BEGIN SELECTED TEXT
Thanksgiving: What is it? A holiday to celebrate the vaguest things we treasure, eat until we explode, and drink until we ditto. Whether you need a moment away, or enjoy your family so much you want to sit in front of a screen silently with them, here is a deluxe list of movies, TV shows, and zany moments available right now on your computer or other device.


  • Planes Trains & Automobiles (1987, Netflix), in which Steve Martin and John Candy stress out!
  • Bob Newhart gets a lot drunk and only a little racist in 1975's "Over the River and Through the Woods." (Here)
  • WKRP in Cincinnati's 1978 classic "Turkeys Away"(Hulu) is a spiritual ancestor to Modern Family's "Punkin Chunkin," 2011: In both episodes, iconic holiday items are hurled.
END SELECTED TEXT
- _REQUIRED TASKS_
a) Name every year that the Thanksgiving viewing guide gives for a film or episode.
b) Write the next entries of the Thanksgiving viewing guide, matching its bulleted style and joking tone.
The listing that comes after this Thanksgiving viewing guide is separate material and unrelated to it.
BEGIN MATERIAL SUPPLIED
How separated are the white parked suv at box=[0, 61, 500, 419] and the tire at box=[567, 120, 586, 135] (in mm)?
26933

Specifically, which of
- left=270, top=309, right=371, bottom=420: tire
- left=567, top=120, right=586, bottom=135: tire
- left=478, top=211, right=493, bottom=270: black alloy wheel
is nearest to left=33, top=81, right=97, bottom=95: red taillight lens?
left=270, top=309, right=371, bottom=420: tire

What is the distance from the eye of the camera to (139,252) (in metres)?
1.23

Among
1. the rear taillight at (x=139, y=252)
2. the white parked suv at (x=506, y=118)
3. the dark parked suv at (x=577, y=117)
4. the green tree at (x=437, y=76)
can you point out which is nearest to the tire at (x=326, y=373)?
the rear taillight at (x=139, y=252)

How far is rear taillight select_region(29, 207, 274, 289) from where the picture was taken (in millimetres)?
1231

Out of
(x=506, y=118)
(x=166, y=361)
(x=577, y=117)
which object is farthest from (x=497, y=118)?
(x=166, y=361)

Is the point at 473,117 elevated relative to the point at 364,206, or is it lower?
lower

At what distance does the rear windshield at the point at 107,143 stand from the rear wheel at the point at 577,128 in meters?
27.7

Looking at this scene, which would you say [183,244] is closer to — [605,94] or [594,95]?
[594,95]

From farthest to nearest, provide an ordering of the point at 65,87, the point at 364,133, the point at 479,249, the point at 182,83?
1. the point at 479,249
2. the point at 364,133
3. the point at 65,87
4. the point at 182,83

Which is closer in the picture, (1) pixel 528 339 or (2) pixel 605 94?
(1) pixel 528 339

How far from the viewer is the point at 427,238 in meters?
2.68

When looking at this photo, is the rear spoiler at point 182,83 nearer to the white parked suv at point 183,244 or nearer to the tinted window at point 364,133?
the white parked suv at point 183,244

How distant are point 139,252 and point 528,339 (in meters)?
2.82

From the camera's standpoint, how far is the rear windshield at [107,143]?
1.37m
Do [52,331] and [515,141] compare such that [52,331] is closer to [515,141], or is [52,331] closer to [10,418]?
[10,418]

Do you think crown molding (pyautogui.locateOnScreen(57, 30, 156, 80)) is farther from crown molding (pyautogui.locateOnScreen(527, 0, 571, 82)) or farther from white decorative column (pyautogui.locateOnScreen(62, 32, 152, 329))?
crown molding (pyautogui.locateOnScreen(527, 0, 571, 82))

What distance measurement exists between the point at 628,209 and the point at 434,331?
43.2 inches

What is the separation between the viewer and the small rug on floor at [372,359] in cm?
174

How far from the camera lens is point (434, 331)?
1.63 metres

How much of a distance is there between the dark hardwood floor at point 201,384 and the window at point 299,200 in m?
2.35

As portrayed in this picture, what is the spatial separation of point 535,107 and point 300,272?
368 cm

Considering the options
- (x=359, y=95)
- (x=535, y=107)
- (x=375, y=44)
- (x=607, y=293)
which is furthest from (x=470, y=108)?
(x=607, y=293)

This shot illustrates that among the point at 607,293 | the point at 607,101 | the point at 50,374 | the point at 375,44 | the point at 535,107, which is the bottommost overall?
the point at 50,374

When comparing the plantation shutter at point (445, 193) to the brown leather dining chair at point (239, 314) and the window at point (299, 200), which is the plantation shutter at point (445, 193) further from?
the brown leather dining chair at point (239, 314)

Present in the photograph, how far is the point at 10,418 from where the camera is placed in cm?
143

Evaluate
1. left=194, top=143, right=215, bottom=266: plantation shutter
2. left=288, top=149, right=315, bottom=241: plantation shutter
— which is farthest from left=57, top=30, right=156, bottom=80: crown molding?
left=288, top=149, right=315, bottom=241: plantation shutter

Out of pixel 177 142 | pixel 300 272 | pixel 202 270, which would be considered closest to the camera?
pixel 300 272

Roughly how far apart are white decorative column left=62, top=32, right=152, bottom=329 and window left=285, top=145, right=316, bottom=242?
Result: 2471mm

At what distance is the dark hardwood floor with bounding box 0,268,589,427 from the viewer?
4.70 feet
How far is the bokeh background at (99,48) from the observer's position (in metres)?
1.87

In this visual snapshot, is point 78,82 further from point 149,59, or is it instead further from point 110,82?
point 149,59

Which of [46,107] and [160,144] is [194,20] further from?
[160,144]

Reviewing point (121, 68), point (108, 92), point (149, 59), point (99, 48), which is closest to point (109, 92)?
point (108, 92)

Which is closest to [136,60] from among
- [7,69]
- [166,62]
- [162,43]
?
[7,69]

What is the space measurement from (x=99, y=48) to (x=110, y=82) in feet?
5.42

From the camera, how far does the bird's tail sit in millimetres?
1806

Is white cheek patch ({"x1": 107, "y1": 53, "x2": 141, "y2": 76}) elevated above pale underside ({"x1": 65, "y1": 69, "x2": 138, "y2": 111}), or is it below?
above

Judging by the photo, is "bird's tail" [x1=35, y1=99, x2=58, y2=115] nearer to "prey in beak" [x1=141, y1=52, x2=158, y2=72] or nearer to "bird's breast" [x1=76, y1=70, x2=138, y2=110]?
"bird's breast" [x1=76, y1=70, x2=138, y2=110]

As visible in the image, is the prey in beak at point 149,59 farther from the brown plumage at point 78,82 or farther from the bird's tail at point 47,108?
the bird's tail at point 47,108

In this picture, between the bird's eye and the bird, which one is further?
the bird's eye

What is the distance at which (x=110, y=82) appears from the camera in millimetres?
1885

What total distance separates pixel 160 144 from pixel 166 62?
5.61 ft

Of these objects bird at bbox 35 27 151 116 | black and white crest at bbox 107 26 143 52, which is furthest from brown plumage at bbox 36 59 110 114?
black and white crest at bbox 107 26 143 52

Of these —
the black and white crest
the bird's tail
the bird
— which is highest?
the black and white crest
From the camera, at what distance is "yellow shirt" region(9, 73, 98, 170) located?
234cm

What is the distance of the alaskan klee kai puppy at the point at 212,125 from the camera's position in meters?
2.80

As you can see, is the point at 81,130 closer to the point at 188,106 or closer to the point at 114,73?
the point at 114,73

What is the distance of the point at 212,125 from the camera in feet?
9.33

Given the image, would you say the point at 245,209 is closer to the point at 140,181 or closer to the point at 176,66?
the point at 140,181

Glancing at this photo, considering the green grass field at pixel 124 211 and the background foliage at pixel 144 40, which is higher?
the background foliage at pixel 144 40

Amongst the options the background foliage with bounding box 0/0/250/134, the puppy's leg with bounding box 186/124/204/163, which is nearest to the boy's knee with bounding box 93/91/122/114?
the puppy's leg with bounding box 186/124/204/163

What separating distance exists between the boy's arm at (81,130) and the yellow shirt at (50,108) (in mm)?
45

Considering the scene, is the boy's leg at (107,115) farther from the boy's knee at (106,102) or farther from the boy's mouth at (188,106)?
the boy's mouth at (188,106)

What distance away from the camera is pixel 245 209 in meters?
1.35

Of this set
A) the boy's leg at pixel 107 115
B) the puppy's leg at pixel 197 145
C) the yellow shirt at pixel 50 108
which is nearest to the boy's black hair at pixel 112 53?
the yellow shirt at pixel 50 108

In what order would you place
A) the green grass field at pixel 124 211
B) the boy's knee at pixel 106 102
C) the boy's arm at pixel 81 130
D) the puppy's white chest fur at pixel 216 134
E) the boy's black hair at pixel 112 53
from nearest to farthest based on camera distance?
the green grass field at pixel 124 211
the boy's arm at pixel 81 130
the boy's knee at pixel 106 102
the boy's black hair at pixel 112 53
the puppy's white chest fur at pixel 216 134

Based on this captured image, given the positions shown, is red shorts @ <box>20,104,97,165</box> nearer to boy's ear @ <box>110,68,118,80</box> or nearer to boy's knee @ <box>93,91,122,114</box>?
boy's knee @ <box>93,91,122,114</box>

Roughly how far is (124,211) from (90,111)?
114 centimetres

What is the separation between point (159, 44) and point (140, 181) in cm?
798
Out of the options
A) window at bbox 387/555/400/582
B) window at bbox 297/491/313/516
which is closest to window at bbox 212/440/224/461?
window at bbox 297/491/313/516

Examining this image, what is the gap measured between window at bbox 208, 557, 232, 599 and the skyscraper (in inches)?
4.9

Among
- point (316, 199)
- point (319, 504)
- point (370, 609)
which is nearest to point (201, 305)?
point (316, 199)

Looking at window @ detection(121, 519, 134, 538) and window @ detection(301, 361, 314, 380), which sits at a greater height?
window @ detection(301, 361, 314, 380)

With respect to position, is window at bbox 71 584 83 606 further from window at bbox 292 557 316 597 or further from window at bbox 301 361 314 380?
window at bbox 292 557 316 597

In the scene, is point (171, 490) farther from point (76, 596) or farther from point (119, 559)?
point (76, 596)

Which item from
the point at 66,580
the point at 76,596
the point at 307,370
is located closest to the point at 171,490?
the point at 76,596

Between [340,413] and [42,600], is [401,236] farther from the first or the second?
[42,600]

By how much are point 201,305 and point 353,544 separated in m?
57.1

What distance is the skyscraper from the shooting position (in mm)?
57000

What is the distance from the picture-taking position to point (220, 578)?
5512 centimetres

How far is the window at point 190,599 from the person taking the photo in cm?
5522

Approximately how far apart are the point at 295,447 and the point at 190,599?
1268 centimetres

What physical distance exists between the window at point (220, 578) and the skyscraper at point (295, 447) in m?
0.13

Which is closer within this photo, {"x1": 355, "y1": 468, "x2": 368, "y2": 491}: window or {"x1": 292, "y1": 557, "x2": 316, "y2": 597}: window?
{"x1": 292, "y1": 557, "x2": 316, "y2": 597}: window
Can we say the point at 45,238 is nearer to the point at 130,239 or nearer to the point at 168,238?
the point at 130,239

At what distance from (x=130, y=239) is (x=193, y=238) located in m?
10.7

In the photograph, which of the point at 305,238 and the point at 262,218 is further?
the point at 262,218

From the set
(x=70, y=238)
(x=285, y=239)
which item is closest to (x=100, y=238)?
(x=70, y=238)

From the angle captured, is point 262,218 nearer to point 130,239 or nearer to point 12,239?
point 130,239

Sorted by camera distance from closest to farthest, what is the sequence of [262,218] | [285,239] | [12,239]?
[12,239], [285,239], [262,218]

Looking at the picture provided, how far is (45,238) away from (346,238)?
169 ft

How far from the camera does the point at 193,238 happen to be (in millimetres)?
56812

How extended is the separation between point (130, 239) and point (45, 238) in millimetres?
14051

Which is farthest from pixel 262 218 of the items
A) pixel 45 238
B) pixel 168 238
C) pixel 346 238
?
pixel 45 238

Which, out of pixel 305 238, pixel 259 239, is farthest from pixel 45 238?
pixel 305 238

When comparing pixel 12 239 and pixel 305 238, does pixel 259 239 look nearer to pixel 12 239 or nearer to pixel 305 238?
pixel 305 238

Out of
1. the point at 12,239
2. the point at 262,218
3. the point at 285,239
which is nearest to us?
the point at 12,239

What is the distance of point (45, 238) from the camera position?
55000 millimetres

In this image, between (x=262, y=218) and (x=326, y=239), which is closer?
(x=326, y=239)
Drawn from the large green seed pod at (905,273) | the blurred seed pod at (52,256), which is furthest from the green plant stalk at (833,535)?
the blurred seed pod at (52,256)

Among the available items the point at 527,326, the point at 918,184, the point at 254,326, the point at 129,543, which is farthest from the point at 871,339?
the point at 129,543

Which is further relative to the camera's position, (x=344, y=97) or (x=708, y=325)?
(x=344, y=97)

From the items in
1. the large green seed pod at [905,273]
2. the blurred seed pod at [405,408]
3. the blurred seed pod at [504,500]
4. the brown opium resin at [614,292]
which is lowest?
END MATERIAL SUPPLIED
- _RESULTS OF THE EXERCISE_
a) 1987, 1975, 1978, 2011

b)
  • Alice's Restaurant (1969) in which a folk singer throws garbage in the garbage and, after certain events unfold, is found unfit to serve his country. Based on the Grammy-winning nonsense by Arlo Guthrie.
  • Charlie Brown Thanksgiving (1973 and every year since then) is about what family really means, which is making room for all of Peppermint Patty's imaginary food allergies. Van Pelt pulls that shit with the football, also.
  • In The Ice Storm (1997), directed by Ang Lee and based on 1994 novel by Rick Moody, Tobey Maguire goes up a mountain to herd cattle and look for Katie Holmes, but doesn't come down again until he is quite gay. (Netflix and Prime)
  • Rocky (1976, Netflix) and Rocky II (1979) were both written by star Sylvester Stallone. A thankful man, who eats raw eggs for energy. (Raw eggs are not suggested for use in traditional Thanksgiving stuffing.)
  • Cheers: in 1986's "Thanksgiving Orphans," Carla invites everyone to the trashcan where she lives. Starring George Wendt's real-life wife as a mashed potato-covered Vera. (Netflix and Hulu)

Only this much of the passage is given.